> _What is being asked_
Pull out every line of the items below that contains the word "left", copying each one in full.

Dataset rows:
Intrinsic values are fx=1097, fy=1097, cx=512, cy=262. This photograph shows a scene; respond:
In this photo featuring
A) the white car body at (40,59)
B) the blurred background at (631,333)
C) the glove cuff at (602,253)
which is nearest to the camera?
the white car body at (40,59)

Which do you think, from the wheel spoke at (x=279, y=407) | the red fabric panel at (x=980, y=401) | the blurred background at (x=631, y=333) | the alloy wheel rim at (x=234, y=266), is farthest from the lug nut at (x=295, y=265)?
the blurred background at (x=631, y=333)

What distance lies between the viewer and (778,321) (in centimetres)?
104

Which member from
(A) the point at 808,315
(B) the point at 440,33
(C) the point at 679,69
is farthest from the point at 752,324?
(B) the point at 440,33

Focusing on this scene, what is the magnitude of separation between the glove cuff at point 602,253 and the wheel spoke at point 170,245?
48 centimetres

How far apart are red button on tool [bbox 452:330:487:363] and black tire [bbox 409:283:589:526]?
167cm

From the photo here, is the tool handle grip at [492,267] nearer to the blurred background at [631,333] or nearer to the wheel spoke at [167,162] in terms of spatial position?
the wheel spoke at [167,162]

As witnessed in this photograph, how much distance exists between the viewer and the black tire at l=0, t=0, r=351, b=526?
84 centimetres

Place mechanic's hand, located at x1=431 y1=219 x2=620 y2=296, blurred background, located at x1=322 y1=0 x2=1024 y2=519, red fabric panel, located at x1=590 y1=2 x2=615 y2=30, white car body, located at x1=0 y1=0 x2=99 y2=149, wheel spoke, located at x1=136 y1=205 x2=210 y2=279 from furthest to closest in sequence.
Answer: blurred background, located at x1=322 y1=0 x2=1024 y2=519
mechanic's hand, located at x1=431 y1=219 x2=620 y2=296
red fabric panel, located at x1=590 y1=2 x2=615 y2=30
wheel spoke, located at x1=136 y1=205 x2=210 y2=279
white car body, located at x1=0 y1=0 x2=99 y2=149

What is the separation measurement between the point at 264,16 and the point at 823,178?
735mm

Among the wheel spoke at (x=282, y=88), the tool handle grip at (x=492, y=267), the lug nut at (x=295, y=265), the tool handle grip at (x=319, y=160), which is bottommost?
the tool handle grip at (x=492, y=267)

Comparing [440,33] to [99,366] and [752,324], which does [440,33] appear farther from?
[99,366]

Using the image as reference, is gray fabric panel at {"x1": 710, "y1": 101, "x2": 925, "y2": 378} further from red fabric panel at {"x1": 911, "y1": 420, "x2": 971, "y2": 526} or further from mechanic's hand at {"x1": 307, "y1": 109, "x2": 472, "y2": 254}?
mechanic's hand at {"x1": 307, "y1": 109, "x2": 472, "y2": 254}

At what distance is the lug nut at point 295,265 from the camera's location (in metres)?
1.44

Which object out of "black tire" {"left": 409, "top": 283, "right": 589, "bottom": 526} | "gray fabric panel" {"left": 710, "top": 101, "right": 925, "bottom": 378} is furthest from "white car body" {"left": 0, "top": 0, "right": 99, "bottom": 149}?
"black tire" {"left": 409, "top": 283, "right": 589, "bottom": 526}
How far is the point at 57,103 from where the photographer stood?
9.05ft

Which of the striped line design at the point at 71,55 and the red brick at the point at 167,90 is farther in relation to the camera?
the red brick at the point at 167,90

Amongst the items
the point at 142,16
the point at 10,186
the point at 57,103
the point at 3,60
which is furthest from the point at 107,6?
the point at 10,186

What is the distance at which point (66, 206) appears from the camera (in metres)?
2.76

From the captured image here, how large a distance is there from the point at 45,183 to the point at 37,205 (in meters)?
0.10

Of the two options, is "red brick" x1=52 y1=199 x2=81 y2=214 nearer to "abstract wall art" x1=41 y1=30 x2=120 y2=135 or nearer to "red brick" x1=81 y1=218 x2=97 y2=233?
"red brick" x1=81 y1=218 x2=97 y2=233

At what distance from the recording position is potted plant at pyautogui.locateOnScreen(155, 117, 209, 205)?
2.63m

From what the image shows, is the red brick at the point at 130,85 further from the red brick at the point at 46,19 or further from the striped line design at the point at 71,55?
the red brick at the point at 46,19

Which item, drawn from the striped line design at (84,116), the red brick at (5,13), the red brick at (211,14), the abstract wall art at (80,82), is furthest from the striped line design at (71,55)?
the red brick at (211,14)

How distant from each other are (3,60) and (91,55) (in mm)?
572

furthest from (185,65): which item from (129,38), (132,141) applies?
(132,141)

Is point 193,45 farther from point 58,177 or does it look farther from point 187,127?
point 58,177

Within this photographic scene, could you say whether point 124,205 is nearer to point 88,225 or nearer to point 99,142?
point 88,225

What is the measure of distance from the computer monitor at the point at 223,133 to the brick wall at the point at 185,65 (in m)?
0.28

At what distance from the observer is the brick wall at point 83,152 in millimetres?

...

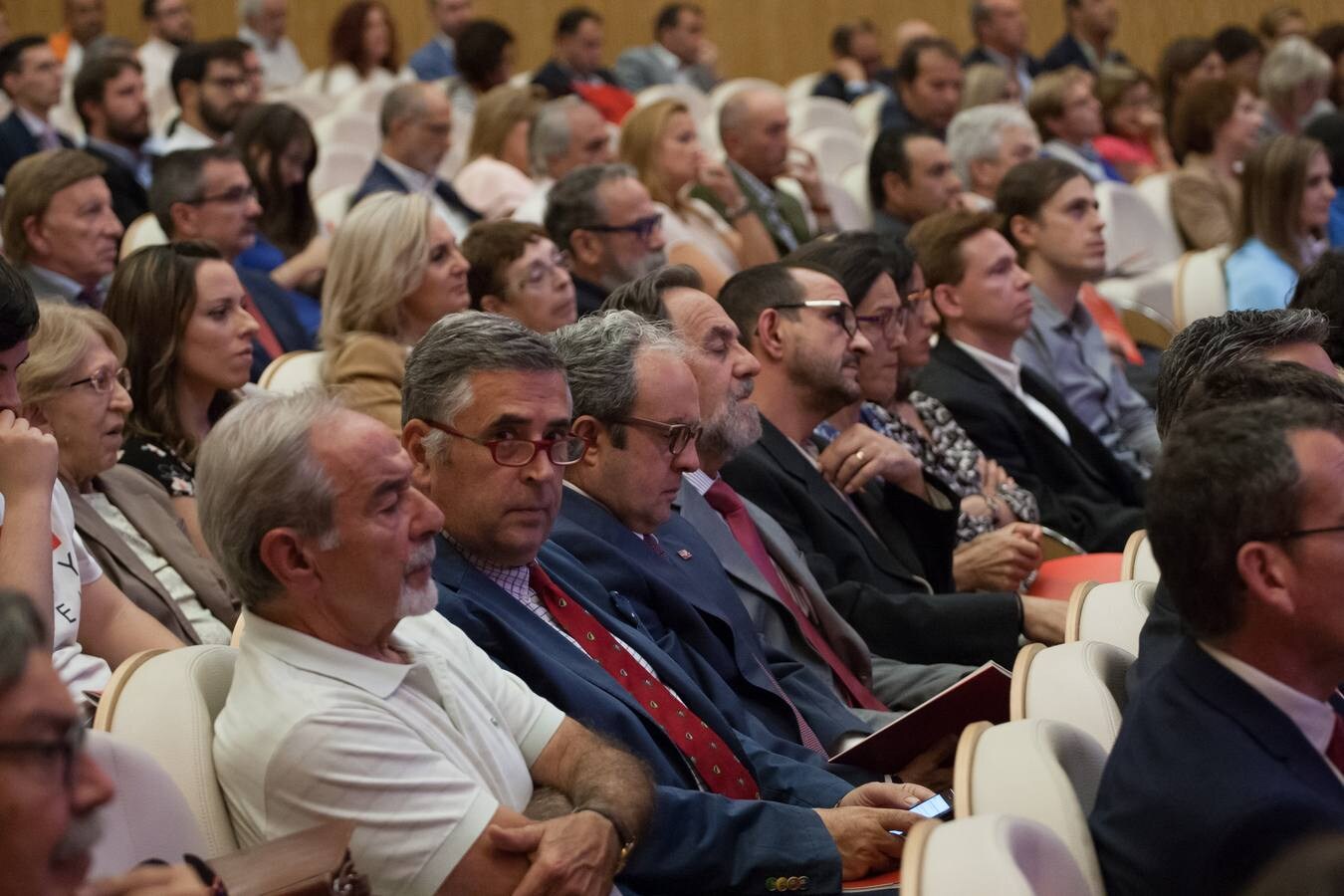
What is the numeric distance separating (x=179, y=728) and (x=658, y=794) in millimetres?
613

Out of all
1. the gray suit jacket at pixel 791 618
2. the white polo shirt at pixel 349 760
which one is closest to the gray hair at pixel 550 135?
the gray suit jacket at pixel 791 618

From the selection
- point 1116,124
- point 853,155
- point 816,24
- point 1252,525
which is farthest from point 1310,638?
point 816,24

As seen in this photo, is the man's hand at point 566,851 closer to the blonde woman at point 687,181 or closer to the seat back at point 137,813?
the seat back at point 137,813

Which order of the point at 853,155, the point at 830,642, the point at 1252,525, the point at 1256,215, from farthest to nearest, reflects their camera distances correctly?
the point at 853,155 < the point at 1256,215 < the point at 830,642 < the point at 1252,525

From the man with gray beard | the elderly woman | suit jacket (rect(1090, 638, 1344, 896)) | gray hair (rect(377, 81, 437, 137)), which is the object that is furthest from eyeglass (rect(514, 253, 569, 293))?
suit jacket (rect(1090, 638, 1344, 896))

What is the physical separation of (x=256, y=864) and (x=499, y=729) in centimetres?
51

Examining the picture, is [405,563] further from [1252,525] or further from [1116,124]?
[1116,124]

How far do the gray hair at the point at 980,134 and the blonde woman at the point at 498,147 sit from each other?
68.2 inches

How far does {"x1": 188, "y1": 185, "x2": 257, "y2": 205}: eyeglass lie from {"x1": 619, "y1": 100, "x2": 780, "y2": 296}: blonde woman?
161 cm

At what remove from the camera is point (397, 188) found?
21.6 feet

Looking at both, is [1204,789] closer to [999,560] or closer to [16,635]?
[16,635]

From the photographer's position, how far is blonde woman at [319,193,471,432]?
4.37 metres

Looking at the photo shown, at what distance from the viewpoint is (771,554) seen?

> _Completed exercise_
Which object out of "black tire" {"left": 409, "top": 283, "right": 589, "bottom": 526} | "gray fabric panel" {"left": 710, "top": 101, "right": 925, "bottom": 378} is furthest from "white car body" {"left": 0, "top": 0, "right": 99, "bottom": 149}?
"black tire" {"left": 409, "top": 283, "right": 589, "bottom": 526}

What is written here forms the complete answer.